■ Exercise instructions: Rewrite the entries that begin with the line containing "Taking a look" and end with the line containing "In the context", swapping "green shrub" for "low hedge" and leaving everything else unchanged. Return only those lines.

■ Supplied material:
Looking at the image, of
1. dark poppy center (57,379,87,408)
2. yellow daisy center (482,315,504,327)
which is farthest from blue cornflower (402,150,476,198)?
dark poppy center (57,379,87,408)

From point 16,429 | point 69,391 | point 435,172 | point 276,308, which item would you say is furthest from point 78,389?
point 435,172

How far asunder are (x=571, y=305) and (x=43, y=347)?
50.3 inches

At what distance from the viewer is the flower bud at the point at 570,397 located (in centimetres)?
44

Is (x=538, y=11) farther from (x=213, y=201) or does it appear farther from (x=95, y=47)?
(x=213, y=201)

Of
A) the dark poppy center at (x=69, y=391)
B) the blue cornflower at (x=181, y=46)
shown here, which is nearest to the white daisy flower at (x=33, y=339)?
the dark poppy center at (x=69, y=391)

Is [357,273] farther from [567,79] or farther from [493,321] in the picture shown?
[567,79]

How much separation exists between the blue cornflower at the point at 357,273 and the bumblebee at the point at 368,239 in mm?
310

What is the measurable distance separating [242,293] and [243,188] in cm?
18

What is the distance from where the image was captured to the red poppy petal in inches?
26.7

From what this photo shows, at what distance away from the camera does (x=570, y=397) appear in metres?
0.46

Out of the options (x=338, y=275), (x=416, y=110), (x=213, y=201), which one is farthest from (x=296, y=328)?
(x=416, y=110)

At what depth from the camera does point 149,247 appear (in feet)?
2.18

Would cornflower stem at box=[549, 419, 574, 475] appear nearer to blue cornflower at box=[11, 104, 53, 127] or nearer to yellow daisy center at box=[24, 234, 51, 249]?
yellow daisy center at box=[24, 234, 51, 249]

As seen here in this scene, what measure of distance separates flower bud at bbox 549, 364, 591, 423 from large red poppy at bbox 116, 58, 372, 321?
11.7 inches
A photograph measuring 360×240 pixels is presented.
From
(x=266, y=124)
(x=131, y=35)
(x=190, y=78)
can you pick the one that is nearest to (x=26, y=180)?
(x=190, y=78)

* * *

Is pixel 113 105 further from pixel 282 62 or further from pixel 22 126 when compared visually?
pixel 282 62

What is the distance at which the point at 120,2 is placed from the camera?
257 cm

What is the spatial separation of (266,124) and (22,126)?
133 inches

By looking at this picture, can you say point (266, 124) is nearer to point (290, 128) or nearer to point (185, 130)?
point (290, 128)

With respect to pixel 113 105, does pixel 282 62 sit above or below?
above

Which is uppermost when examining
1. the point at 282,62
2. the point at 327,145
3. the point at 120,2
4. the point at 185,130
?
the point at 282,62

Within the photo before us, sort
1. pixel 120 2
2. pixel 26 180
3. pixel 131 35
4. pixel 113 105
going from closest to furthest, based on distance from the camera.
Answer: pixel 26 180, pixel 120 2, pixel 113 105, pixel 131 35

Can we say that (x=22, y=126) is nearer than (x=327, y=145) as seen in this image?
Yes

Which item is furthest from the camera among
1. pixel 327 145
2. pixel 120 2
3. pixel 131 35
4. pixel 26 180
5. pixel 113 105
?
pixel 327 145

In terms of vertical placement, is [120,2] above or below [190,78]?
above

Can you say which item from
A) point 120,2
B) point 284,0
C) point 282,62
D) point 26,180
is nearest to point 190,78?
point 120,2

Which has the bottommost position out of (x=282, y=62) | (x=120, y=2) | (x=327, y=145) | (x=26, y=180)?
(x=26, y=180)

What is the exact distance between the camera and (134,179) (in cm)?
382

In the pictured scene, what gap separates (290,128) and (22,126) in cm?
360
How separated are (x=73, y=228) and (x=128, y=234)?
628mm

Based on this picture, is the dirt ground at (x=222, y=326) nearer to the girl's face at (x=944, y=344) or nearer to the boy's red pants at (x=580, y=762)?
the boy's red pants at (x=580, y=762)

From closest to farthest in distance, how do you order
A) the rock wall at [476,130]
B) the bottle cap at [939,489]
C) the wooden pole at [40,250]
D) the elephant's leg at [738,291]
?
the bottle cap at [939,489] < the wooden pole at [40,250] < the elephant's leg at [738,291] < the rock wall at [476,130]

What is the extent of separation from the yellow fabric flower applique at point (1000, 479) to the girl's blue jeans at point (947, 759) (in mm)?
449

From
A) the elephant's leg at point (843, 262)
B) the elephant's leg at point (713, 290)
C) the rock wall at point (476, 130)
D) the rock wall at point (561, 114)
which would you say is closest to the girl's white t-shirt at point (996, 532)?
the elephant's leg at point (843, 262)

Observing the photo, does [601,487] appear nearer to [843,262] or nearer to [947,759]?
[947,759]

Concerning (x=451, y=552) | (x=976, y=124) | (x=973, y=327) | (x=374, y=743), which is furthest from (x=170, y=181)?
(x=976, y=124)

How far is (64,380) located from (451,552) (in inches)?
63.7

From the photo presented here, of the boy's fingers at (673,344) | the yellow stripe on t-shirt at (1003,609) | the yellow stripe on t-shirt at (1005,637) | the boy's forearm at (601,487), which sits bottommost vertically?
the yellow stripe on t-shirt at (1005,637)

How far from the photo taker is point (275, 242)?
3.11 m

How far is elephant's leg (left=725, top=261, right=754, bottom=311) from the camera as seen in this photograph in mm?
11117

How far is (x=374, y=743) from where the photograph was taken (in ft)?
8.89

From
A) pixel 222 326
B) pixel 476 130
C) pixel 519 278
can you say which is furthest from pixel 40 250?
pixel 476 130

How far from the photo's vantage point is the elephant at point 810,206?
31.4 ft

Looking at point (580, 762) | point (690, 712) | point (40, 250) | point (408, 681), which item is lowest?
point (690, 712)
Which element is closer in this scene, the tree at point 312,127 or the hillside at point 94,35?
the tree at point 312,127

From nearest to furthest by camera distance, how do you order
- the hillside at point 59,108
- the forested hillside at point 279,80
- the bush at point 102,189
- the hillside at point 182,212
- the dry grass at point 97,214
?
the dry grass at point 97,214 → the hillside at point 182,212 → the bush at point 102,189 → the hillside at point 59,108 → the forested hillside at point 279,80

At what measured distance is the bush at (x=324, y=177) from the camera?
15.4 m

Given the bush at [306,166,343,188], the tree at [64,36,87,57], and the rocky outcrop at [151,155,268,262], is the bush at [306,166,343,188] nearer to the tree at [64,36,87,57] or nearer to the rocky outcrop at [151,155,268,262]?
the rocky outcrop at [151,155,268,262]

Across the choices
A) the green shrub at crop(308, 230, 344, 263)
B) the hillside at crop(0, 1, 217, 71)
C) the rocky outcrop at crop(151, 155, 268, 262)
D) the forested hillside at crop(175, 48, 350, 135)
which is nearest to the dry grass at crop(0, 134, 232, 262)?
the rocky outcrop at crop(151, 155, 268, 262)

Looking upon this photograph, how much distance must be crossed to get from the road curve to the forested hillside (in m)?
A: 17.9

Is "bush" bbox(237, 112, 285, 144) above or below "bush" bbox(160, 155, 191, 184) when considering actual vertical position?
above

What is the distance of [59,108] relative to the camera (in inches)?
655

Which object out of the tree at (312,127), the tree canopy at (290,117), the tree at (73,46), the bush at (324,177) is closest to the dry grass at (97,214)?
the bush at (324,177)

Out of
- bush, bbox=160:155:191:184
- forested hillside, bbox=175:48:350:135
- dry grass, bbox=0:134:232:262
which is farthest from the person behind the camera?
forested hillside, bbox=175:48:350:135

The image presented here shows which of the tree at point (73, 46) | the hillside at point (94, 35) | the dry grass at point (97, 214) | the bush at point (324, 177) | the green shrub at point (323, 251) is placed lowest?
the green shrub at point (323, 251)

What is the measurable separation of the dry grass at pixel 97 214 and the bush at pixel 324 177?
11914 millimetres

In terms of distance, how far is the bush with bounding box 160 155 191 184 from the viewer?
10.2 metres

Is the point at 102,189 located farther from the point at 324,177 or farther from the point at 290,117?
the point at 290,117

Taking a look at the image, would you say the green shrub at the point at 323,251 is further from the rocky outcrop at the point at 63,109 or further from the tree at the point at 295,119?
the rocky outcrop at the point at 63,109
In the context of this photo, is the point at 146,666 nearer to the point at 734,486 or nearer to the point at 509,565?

■ Task solution:
Taking a look at the image, would you say the low hedge at the point at 323,251 is further from the rocky outcrop at the point at 63,109 or further from the tree at the point at 295,119?
the rocky outcrop at the point at 63,109
In the context of this photo, is the point at 146,666 nearer to the point at 734,486 or nearer to the point at 509,565?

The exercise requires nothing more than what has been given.